« Je ne suis pas votre nègre » : le racisme américain passé aux rayons X
« Je ne suis pas votre nègre » : le racisme américain passé aux rayons X
Par Thomas Sotinel
Le cinéaste haïtien Raoul Peck revisite la lutte pour les droits civiques à travers les textes de James Baldwin.
James Baldwin au début des années 1960. / DAN BUDNIK
La chaîne franco-allemande Arte, qui a participé au financement du film, propose de revoir jusqu’au 30 juin, à la demande, le documentaire de Raoul Peck, Je ne suis pas votre nègre (I Am Not Your Negro). C’est l’occasion de (re)découvrir cette œuvre de cinéma, sortie en salle en mai 2017, qui met cet art au service des mots longtemps oubliés de James Baldwin, l’une des plus importantes voix de la littérature afro-américaine.
Exhumant un texte inachevé de Baldwin écrit en 1979, moment sombre de la cause noire aux Etats-Unis, à la veille de l’élection de Ronald Reagan et de l’épidémie de crack, Raoul Peck l’acclimate au présent, celui du mouvement Black Lives Matter, celui des affrontements de Ferguson et des deux mandats d’un président noir auquel a succédé un candidat soutenu par le Ku Klux Klan.
Le manuscrit de James Baldwin, lu par Samuel Jackson dans la version anglaise, par Joey Starr dans la version française, forme la colonne vertébrale du film.
Dans le riche matériau filmé à l’époque, le réalisateur haïtien puise des images fortes, exaltantes – la marche sur Washington de 1963 – ou terrifiantes – l’entrée dans un lycée de Charlotte (Caroline du Nord) d’une adolescente bombardée d’insultes racistes par ses condisciples et leurs parents.
Pour James Baldwin (1924-1987) le racisme n’est pas une excroissance de la vie américaine qu’il suffirait de couper. C’est l’un de ses éléments essentiels, qu’on ne peut éradiquer sans changer profondément le pacte qui a constitué cette société.

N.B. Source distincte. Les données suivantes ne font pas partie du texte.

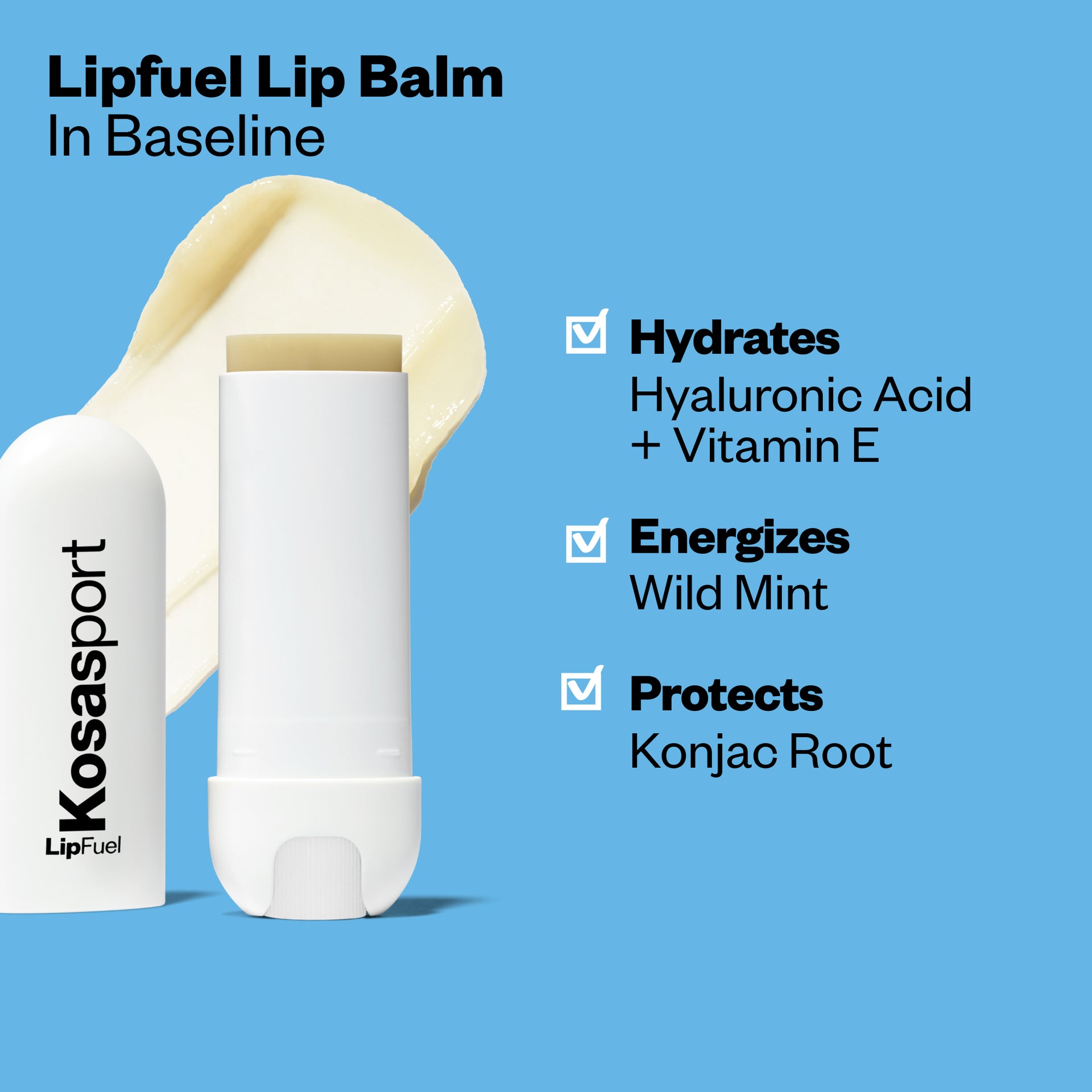 Lipfuel Lip Balm ingredients and benefits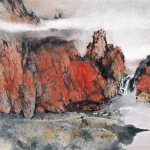 胡念祖（1927－2019）輕煙歸舟
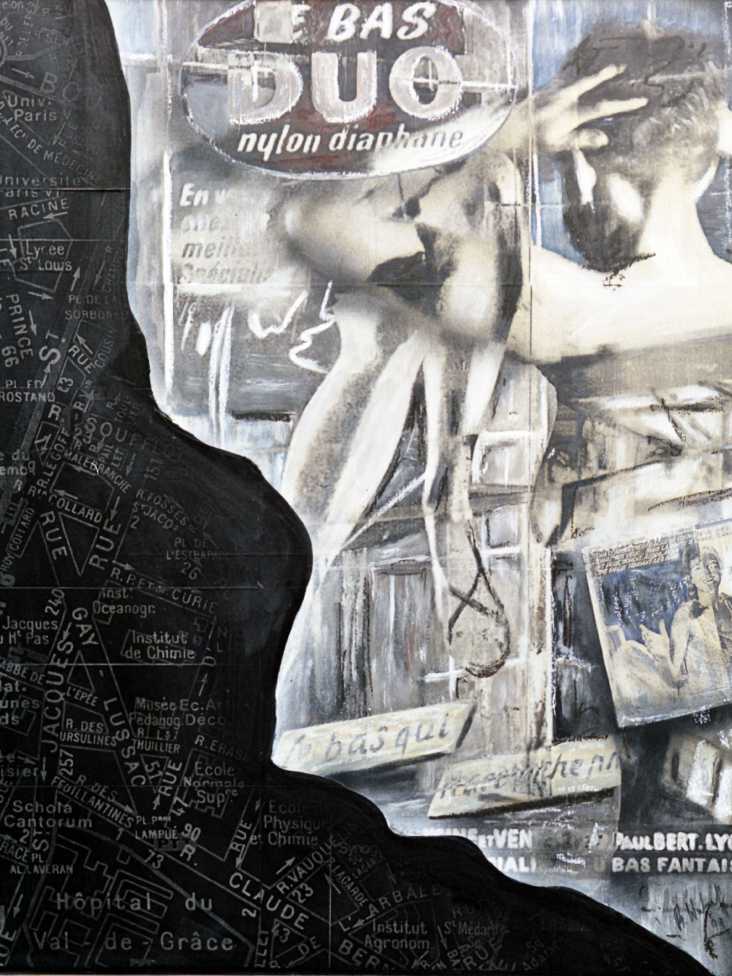 Duo - 80 x 100 cm - 1999/2000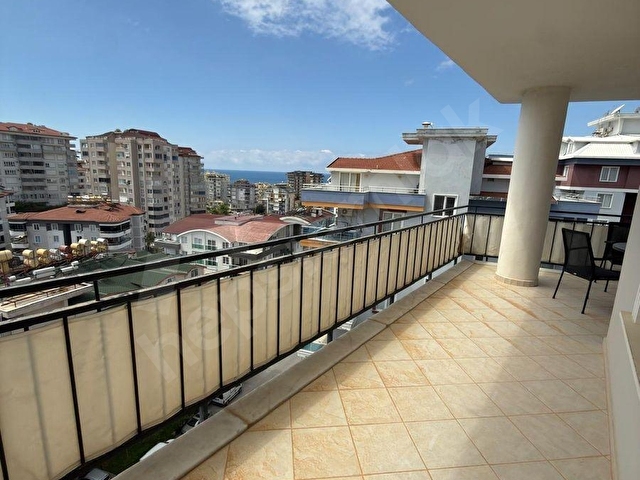 ALANYA TOSMUR PANORAMA GARDEN 2+1 FULL FURNİTURES - Görsel 9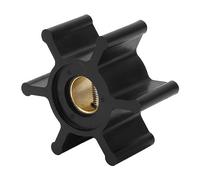 Weikeya 09-810B-1, Turbine de Pompe à Eau en Caoutchouc néoprène 6 Lames de Rechange pour Moteur 2GM20-YEU 2GM20C-YEU pour Maintenance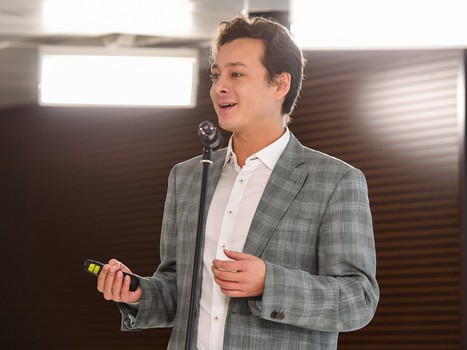 Владимир Шалаев на круглом столе "Люди Омска: социальный капитал города" 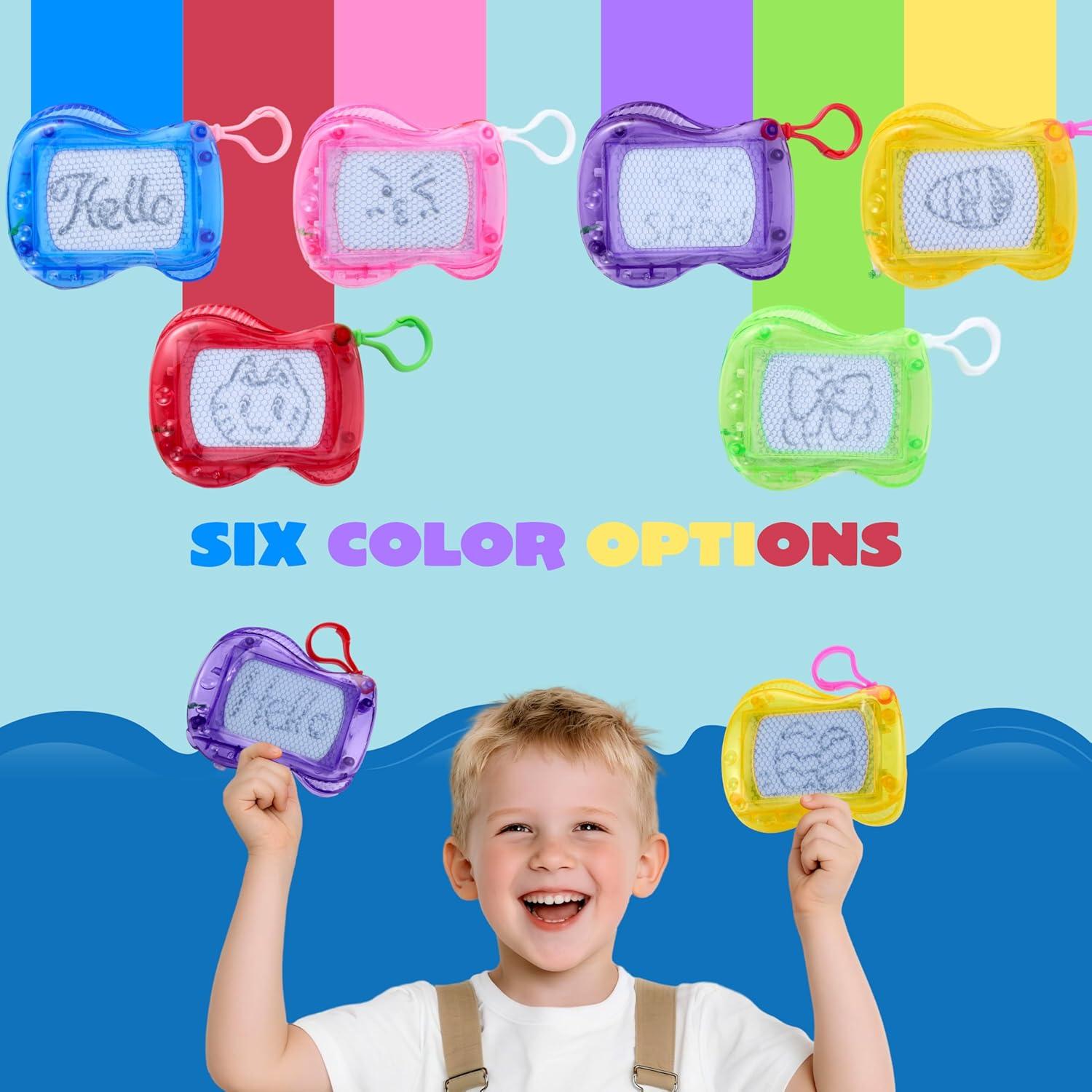 Mini Pizarras Magnéticas JOYIN 12 Pcs Borrables 10.16 cm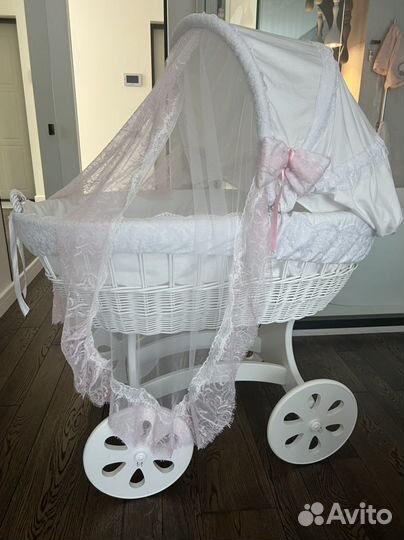 Детская кроватка люлька Comfort Baby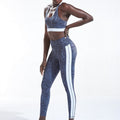 High-Waist Hip-Lifting Elastic Running Fitness Pants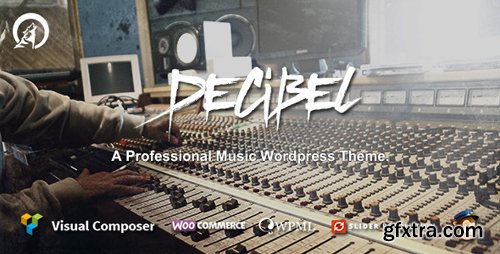 ThemeForest - Decibel v2.3.8 - Professional Music WordPress Theme - 10662261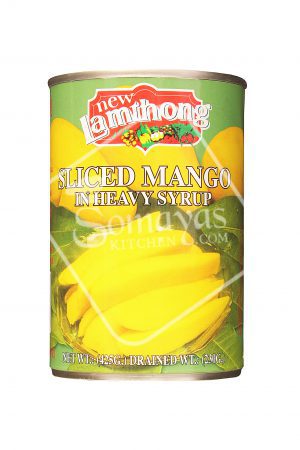New Lamthong Sliced Mango In Syrup 425g-0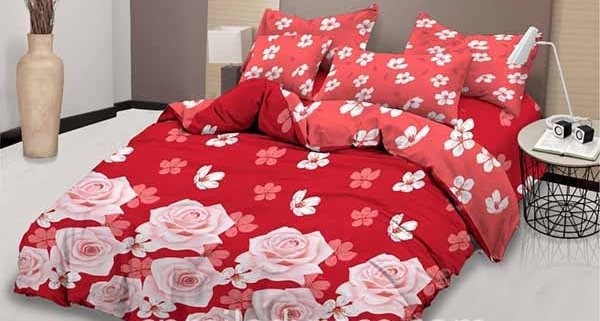 Sprei Lady Rose Isla King 180x200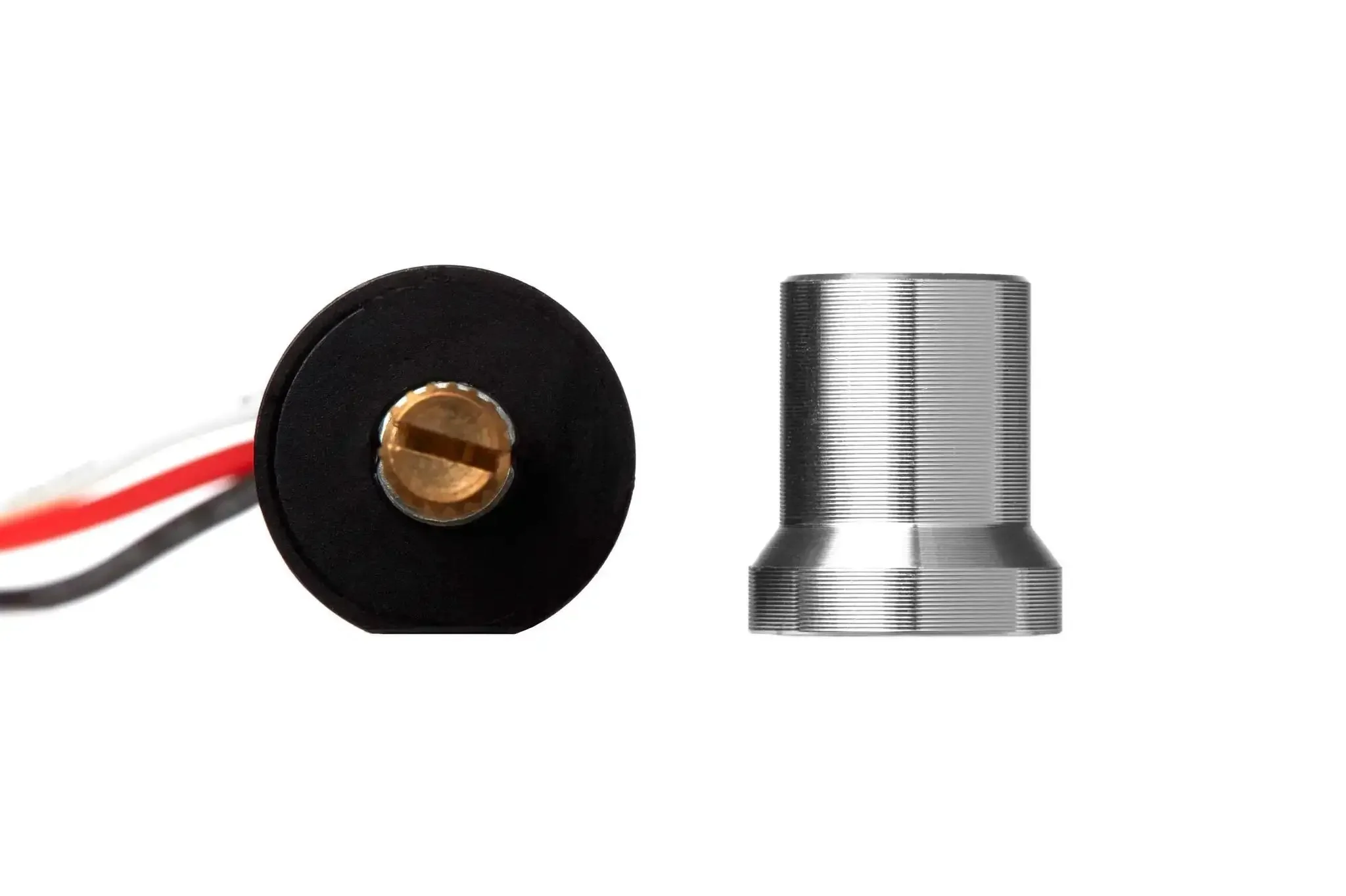 Compact LED Dimmer Knob With Rotary Control For 12-24V LEDs, Waterproof PWM Dimming Up To 4.8A At 12V Or 2.4A At 24V, Built For Cars, Boats, And Low-Voltage Under-Cabinet Lighting - Image 4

Dans son texte, Baldwin évoque les représentations qu’a générées ce contrat social, en particulier à Hollywood. Peck a de son côté fouillé dans les archives du cinéma et en a sorti, entre autres, une version muette de La Case de l’oncle Tom, qui fait du texte abolitionniste d’Harriet Beecher Stowe un mélodrame dont le racisme n’a rien à envier à celui de Naissance d’une nation, le blockbuster à la gloire du Ku Klux Klan de D. W. Griffith.
Succès inattendu
Pour l’écrivain comme pour le cinéaste, le racisme n’est pas la seule paille de l’acier américain. Pendant que Baldwin moque une société sans âme, tout entière tournée vers l’accumulation des richesses matérielles, Peck choisit avec un entrain féroce des moments de cinéma tirés de comédies sentimentales des ères Eisenhower et Kennedy. En même temps que les chiens attaquaient les manifestants noirs qui demandaient à être servis dans les restaurants du Sud, Doris Day et Rock Hudson batifolaient dans des cuisines scintillantes.
Entre le moment où le film de Raoul Peck a été présenté pour la première fois, au Festival de Toronto, en septembre 2016, et sa sortie en salles aux Etats-Unis, en février, la Maison Blanche avait changé de locataire.
Les images des manifestations de Ferguson, que Raoul Peck avait placées en contrepoint de celles de la répression des marches des années 1960, n’étaient plus seulement un panneau indicateur du chemin restant à parcourir. Elles sont devenues le signe annonciateur de la résistance à une nouvelle politique menée par des dirigeants décidés à défaire ce qui a été accompli.
Je ne suis pas votre nègre y trouve une nouvelle urgence, qui ne concerne pas seulement les Etats-Unis, où le film a remporté un succès inattendu, déplaçant des centaines de milliers de spectateurs, obtenant une nomination à l’Oscar du documentaire, donnant naissance à un mouvement, #knowyourBaldwin, qui exige l’inclusion de l’œuvre de l’écrivain dans le cursus scolaire.
Je ne suis pas votre nègre | ARTE
Durée : 01:26:29
Je ne suis pas votre nègre, de Raoul Peck (Fr., 2017, 94 min). Sur Arte.tv jusqu’au 30 juin.